OBJECTIFS:
**1)** Selon la présentation de la série Le tatoueur d'Auschwitz, combien d'épisodes compte cette mini-série ?
**2)** Recopiez la présentation de la série Le tatoueur d'Auschwitz depuis « Basée sur le » jusqu'à « vrai Lale Sokolov. ».
**3)** Rédigez, s'il vous plaît, la suite de la présentation de la série Le tatoueur d'Auschwitz après sa dernière phrase.

PASSAGE EXTRAIT:
····················

Le tatoueur d’Auschwitz raconte l’histoire d’un survivant de la Shoah, ancien prisonnier chargé de tatouer les numéros sur les bras de milliers de déportés.
C’est quoi, Le tatoueur d’Auschwitz ? Jeune slovaque juif, Lale Sokolov (Jonah Hauer-King) a 26 ans lorsqu’il est déporté dans le camp d’extermination d’Auschwitz en Pologne. Pour survivre, en échange de conditions moins éprouvantes, il accepte de travailler sous les ordres du SS Rottenführer Baretzki (Jonas Nay) en tant que tatoueur, chargé d’inscrire les numéros indélébiles sur les bras des prisonniers arrivant dans le camp. Au milieu de l’horreur et des atrocités, lorsqu’il tatoue le bras de la jolie Gita (Anna Próchniak), c’est un coup de foudre réciproque. Aujourd’hui, à 87 ans, Lale (Harvey Keitel) décide de raconter son histoire à Heather (Melanie Lynskey) afin qu’elle rédige ses mémoires. Le vieil homme revit alors les traumatismes qu’il a subis, son sentiment de culpabilité mais aussi son amour inébranlable pour Gita.
Basée sur le roman éponyme de Heather Morris paru en 2018, Le tatoueur d’Auschwitz est une mini-série en six épisodes qui raconte l’histoire de Lale Sokolov, survivant de l’Holocauste déporté dans le camp de Auschwitz-Birkenau où il était chargé de tatouer les numéros d’identification sur les nouveaux arrivants. Diffusée sur M6 à partir du 22 Janvier dans le cadre d’une soirée spéciale commémorant les 80 ans de la libération du camp d’Auschwitz, c’est une œuvre partiellement romancée mais largement inspirée des souvenirs du vrai Lale Sokolov.

····················

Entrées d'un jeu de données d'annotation
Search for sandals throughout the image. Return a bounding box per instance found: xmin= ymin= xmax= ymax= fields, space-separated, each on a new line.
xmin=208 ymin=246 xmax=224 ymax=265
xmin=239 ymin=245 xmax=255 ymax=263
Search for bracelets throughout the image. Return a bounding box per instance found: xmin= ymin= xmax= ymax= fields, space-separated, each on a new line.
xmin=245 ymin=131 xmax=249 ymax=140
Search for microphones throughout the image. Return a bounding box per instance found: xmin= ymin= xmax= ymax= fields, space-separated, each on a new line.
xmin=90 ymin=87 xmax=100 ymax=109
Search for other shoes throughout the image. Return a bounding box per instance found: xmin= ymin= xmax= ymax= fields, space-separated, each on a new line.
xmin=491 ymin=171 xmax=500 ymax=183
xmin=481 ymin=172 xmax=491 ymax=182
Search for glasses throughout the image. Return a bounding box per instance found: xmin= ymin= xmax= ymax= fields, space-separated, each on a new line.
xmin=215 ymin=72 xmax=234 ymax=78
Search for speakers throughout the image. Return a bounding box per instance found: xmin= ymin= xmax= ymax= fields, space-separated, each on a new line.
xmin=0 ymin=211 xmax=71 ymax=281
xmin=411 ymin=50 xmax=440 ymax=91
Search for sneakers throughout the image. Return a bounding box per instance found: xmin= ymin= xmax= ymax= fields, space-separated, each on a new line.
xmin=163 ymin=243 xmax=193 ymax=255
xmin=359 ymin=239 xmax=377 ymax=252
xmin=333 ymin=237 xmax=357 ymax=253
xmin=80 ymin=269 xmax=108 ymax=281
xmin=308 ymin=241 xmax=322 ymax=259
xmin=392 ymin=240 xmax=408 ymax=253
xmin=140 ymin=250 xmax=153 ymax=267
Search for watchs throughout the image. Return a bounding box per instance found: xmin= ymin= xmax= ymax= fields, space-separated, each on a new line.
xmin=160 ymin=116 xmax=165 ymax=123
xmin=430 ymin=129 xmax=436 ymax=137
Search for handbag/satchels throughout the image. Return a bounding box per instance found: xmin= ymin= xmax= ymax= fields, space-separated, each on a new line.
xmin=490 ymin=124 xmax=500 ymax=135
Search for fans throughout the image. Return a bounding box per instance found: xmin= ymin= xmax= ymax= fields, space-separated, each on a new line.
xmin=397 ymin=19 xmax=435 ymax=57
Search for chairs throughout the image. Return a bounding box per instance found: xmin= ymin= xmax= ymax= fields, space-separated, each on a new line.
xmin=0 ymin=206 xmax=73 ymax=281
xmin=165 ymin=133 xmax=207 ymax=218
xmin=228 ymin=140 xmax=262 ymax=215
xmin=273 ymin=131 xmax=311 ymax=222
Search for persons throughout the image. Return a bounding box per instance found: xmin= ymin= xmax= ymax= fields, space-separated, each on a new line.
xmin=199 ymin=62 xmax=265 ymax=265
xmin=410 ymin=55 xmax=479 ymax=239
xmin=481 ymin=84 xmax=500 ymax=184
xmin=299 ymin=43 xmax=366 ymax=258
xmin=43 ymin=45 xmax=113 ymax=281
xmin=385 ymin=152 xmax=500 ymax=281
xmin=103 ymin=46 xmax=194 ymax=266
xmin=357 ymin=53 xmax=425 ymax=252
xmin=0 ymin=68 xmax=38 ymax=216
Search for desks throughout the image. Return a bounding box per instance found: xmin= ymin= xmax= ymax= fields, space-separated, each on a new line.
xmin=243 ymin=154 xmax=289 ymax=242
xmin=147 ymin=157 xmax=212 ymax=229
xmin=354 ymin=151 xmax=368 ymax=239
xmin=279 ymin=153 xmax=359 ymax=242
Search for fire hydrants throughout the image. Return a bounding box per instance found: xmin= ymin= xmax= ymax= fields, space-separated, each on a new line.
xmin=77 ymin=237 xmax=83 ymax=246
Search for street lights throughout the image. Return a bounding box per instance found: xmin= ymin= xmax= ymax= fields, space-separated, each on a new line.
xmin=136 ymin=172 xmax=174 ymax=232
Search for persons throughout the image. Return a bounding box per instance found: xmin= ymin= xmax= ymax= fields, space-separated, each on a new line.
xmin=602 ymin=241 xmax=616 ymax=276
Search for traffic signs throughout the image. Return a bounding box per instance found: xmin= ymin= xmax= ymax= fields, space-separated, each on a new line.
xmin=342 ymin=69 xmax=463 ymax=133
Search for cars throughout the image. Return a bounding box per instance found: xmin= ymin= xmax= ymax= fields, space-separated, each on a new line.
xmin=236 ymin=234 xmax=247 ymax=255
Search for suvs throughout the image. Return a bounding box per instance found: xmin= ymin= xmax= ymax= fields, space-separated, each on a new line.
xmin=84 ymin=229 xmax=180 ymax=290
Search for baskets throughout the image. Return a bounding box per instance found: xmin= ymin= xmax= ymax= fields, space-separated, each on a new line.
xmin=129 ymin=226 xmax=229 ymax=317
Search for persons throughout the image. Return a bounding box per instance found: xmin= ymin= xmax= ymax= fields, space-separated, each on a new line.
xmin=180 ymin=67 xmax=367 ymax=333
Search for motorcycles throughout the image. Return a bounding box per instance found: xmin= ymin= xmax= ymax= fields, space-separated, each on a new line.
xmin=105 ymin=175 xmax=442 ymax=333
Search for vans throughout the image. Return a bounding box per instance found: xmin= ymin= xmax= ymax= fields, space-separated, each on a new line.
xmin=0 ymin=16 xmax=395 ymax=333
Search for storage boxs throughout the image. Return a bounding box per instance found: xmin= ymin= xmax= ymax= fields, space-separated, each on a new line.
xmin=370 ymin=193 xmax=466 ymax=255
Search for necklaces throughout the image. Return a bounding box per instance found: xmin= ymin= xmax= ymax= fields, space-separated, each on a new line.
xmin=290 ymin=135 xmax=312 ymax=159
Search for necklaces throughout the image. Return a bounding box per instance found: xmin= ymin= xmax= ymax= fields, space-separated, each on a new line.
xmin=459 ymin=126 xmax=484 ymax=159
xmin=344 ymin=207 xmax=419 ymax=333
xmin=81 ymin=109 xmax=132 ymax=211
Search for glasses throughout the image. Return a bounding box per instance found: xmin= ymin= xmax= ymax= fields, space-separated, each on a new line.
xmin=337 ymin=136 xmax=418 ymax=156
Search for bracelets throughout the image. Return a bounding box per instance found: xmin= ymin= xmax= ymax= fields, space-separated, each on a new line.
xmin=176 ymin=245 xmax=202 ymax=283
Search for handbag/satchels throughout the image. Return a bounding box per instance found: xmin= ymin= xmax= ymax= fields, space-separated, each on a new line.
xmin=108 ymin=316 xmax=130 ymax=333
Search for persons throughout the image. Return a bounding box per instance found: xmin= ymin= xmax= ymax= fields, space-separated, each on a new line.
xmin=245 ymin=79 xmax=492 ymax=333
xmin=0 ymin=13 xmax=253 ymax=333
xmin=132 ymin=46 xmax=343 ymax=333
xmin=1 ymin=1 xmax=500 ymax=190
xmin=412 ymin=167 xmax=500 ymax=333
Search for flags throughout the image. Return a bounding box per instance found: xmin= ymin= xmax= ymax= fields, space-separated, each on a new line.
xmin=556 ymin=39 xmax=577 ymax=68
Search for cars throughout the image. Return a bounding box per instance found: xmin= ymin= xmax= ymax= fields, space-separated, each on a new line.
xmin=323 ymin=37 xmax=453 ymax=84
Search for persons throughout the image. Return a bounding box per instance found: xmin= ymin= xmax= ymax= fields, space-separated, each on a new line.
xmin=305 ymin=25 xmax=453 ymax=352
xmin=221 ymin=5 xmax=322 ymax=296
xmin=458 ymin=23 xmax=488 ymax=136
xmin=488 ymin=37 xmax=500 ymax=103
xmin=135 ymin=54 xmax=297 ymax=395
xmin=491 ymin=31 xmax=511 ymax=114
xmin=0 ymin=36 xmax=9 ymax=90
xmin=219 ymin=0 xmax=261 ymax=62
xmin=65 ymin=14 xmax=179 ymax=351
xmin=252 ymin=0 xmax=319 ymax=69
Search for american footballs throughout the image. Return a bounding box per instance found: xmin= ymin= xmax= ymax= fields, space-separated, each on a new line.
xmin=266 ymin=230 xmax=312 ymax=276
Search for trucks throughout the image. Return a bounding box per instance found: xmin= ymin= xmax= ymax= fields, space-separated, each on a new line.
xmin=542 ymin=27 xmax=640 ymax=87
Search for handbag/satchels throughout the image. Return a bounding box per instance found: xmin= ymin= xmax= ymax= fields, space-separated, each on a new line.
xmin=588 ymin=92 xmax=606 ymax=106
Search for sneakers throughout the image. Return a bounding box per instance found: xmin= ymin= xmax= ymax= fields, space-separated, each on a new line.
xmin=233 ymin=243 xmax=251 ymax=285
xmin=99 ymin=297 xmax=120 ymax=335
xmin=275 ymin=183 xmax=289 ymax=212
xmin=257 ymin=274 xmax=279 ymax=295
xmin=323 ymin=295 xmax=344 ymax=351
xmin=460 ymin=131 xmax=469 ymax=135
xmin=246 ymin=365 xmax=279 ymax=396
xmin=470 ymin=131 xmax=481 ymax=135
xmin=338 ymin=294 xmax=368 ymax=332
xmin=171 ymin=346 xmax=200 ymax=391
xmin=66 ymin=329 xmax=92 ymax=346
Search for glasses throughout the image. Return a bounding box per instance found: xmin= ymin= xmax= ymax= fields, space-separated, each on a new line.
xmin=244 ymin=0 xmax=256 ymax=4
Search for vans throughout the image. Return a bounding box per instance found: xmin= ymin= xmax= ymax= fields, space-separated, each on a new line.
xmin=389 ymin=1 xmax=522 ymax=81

····················

EN RÉPONSE:
**1)** Elle compte six épisodes.

**2)**
Basée sur le roman éponyme de Heather Morris paru en 2018, Le tatoueur d’Auschwitz est une mini-série en six épisodes qui raconte l’histoire de Lale Sokolov, survivant de l’Holocauste déporté dans le camp de Auschwitz-Birkenau où il était chargé de tatouer les numéros d’identification sur les nouveaux arrivants. Diffusée sur M6 à partir du 22 Janvier dans le cadre d’une soirée spéciale commémorant les 80 ans de la libération du camp d’Auschwitz, c’est une œuvre partiellement romancée mais largement inspirée des souvenirs du vrai Lale Sokolov.

**3)**
À la fois récit sur la Shoah éprouvant à regarder et histoire d’amour inattendue derrière les murs de Auschwitz, la série illustre l’horreur des camps de concentration, la complexité de la culpabilité du survivant liée à l’Holocauste mais aussi l’histoire d’un couple juif qui tombe amoureux dans le camp d’extermination.
Le traumatisme, entre passé et présent
La série se développe sur deux lignes temporelles, faisant des allers-retours permanents entre les deux. D’une part dans le présent à Melbourne, un vieux Sokolov hanté par ses souvenirs et les fantômes du passé décide de raconter son histoire à Heather qui prend des notes pour écrire ses mémoires plus tard. Leurs discussions, dans le cadre paisible de l’appartement du héros ou au bord de l’océan, adoucissent un peu le récit très éprouvant de ce que nous voyons à Auschwitz. Car d’autre part en 1942, un jeune Lale de 26 ans retourne auprès de ses parents dans un petit village slovaque, fuyant le harcèlement que les nazis exercent sur les juifs à Bratislava ; lorsque chaque famille doit envoyer un de ses membres en camp de travail en Pologne, Lale se porte volontaire. Il ignore qu’il va être transféré au camp de concentration d’Auschwitz, destination sans retour pour la grande majorité des gens.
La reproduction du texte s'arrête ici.